Unsloth Pushes Updated Gemma 4 GGUFs - Re-download Required

AI news: Unsloth Pushes Updated Gemma 4 GGUFs - Re-download Required

Running Gemma 4 locally? You need to re-download the GGUF files.

Unsloth, the team behind heavily optimized builds of open-source models, pushed updated GGUF versions of Google's Gemma 4 on April 8. GGUFs are quantized (compressed) model files designed to run on consumer hardware without a cloud connection. The two updated releases cover the 2B instruction-tuned model and the 26B MoE variant - MoE stands for mixture-of-experts, meaning the model has 26 billion total parameters but only activates 4 billion at a time during inference. That architecture makes it faster and cheaper to run than a traditional 26B model of the same size.

The update patches a KV-cache bug involving attention rotation for heterogeneous iSWA. In plain language: iSWA (interleaved sliding window attention) is a technique Gemma 4 uses to handle longer conversations more efficiently by only paying full attention to nearby tokens while using a compressed view of older context. The KV-cache stores that conversation state so the model doesn't recompute it from scratch on every reply. The bug meant cached data could produce incorrect outputs when attention rotation was applied across the model's mixed-layer architecture.

The Unsloth team flagged this as broad enough to warrant a full re-release rather than a patch.
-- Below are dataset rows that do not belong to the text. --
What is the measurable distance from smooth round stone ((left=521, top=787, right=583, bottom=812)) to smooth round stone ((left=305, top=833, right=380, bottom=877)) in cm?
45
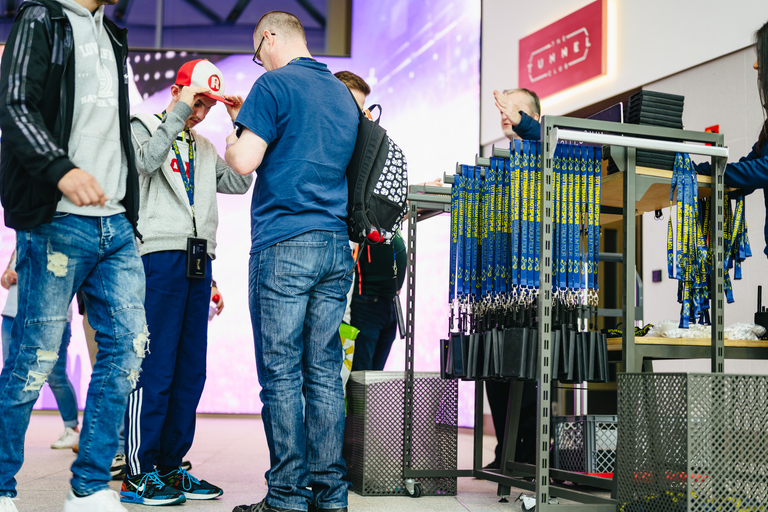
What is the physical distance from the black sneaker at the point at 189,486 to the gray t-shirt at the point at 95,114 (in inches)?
40.9

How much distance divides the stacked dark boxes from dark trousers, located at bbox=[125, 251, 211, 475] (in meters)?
1.59

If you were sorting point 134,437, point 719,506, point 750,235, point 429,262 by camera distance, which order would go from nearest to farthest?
1. point 719,506
2. point 134,437
3. point 750,235
4. point 429,262

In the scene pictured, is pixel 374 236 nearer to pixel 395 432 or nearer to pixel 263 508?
pixel 263 508

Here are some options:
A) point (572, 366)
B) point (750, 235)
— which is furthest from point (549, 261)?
point (750, 235)

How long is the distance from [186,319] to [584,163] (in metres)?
1.47

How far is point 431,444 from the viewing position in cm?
289

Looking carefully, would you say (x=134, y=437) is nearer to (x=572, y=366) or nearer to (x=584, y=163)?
(x=572, y=366)

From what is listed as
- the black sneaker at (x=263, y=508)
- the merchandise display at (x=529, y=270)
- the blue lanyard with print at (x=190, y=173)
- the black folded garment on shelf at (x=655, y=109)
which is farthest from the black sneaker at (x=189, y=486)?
the black folded garment on shelf at (x=655, y=109)

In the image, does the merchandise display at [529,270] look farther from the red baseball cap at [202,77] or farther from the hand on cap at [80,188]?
the hand on cap at [80,188]

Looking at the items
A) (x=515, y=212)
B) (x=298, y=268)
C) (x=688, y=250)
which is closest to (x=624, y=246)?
(x=688, y=250)

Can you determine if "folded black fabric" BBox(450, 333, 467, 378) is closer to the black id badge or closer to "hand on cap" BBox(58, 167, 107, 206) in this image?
the black id badge

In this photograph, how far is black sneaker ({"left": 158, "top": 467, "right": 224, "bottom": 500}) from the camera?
8.28 ft

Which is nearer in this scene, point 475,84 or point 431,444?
point 431,444

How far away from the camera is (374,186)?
2295 millimetres
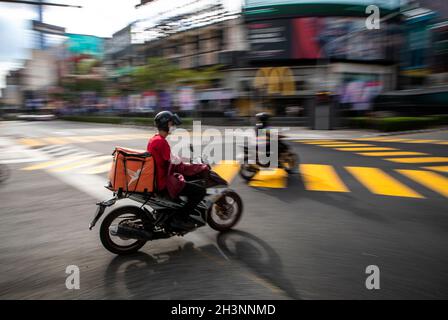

If you grabbed these files in the first wave after Gemma 4's release, head back to Hugging Face and pull the latest versions from the unsloth/gemma-4-E2B-it-GGUF and unsloth/gemma-4-26B-A4B-it-GGUF repos.

The 26B MoE variant is worth the re-download - it benchmarks competitively against much larger models while staying small enough for a mid-range GPU. The 2B is useful for edge deployments or cheap prompt testing before committing to larger runs.